International Cricket

Clean sweep: Pakistan beat Zimbabwe by 131 runs to win ODI series 5-0

Fakhar Zaman became the fastest player in history to reach 1,000 career runs in ODI cricket as Pakistan amassed 364/4.

Pakistan completed a series whitewash over Zimbabwe with a 131-run win on Sunday in the fifth and final match at Queens Sports Club in Bulawayo. On another record-setting day for the visitors, Fakhar Zaman became the fastest player in history to reach 1,000 career runs in one-day international cricket as Pakistan amassed 364 for 4.

Zaman broke the previous record of 21 innings by reaching the mark in his 17th innings in the course of a fluent half century. His opening partner Imam-ul-Haq was also in the runs once again, the pair adding their fourth century stand of the series.

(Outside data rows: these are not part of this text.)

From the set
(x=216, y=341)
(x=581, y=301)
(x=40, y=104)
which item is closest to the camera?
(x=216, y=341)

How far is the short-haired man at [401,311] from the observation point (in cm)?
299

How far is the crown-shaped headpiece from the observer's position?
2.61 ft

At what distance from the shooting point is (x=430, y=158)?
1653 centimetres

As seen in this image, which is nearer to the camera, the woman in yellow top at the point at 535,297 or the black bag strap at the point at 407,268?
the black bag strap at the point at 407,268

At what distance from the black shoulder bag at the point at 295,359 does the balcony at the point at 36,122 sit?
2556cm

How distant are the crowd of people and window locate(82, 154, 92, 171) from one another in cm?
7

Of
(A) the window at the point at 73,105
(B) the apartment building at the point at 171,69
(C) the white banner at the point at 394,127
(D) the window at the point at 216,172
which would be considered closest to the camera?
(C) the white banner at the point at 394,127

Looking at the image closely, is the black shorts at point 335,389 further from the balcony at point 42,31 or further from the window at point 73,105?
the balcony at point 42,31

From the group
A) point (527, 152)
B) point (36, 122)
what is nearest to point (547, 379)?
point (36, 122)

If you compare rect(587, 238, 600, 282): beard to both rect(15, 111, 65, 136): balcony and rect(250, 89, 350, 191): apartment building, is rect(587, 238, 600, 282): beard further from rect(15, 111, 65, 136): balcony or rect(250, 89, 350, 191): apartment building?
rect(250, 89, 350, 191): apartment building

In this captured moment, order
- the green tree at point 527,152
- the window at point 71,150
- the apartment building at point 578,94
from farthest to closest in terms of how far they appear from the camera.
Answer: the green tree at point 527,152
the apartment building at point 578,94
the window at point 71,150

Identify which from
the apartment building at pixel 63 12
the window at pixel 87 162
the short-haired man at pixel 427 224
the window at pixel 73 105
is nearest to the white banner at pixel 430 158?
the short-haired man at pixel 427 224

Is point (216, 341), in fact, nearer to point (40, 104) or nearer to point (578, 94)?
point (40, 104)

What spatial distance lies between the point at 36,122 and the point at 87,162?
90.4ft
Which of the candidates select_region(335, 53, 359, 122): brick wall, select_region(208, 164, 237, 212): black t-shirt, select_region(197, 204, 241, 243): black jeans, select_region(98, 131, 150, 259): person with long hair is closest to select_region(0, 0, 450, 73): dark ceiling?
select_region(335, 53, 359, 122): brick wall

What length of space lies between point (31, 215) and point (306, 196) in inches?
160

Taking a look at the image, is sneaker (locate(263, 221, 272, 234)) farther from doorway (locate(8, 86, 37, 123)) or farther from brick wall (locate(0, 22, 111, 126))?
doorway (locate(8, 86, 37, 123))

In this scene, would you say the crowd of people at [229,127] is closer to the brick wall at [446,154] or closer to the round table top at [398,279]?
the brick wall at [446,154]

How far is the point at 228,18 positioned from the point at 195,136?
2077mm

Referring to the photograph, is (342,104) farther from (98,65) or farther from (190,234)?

They took the score to 168 in the 25th over before Zaman was caught behind for 85. While he missed out on what would have been his third hundred of the series, Zaman did also claim the records for most runs in a five-match bilateral series with 515 and most runs scored between dismissals in ODIs, having scored 455 runs since he was last dismissed in the first match of the series.

On a morning for batsmen, Imam-ul-Haq went on to reach his third century of the series, and though Shoaib Malik and Asif Ali fell cheaply, the carnage continued with Babar Azam then racing to a century of his own from 72 deliveries, his second fifty haven taken just 17 balls. In response, Zimbabwe showed much more stickability with the bat than had been the case in the first four games of the series.

Hamilton Masakadza and Tinashe Kamunhukamwe got going with a 66-run opening stand, Zimbabwe’s best of the series, and though Zimbabwe never looked like threatening Pakistan’s total, the middle order did at least hold firm.

Prince Masvaure made 39 and Ryan Murray contributed 47 - personal bests for both players in their short careers - and Peter Moor finished off with 44 not out in a 67-run stand with Elton Chigumbura, allowing Zimbabwe to reach 233 for 4.